Text extract:
■ ■ ■ ■
Energy Estimator for Irrigation is the third of several tools from Natural Resources Conservation Service (NRCS) developed to increase energy awareness in agriculture. This NRCS energy consumption tool enables you to estimate energy cost of pumping water in the irrigation operations on your farm or ranch. NRCS technical specialists have developed these cost estimates based on irrigation methods for predominant crops in your State. This tool does not provide field-specific recommendations. It evaluates options based on user input. Steps to use the Energy Estimator: Irrigation Tool
Step 1: ZIP Code
To use this tool, begin by entering your ZIP code, then click Next:
Step 2: Hydraulic Factors and Your Irrigation System
There are several factors that affect the energy consumption and cost of irrigating your crops. The vertical elevation difference between water surface being pumped and pumping plant discharge point during pumping operations (i.e., for vertical turbine pump static water level plus draw down) referred to as lift, and system water pressure at pumping plant discharge point in pounds per square inch (PSI) are critical factors in determining energy consumption and operation cost. There are system modifications that you can perform that will improve the efficiency of your system that will lead to energy consumption and cost savings.
Enter the Well Lift in feet, System Pressure in PSI, and cost per unit of fuel/energy you use to power your irrigation system. Select "Yes" or "No" to the questions regarding the system modifications you have completed.
■ ■ ■ ■
Brief 1: According to the page on the irrigation energy tool, why does Step 2 ask for the well lift and the system pressure?
Brief 2: List everything the page on the irrigation energy tool tells the user to enter or select in Step 2.

Dataset excerpts:
■ ■ ■ ■
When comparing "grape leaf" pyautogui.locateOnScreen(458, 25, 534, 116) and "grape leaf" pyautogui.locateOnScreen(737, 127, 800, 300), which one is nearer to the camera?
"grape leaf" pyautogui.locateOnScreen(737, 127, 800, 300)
■ ■ ■ ■
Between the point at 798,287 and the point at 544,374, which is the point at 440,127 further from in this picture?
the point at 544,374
■ ■ ■ ■
Complete output 1: Lift and system water pressure at the pumping plant discharge point are critical factors in determining the energy consumption and operating cost of irrigating crops.

Complete output 2:
- Well Lift, in feet
- System Pressure, in PSI
- Cost per unit of the fuel/energy that powers the irrigation system
- "Yes" or "No" for the questions about system modifications already completed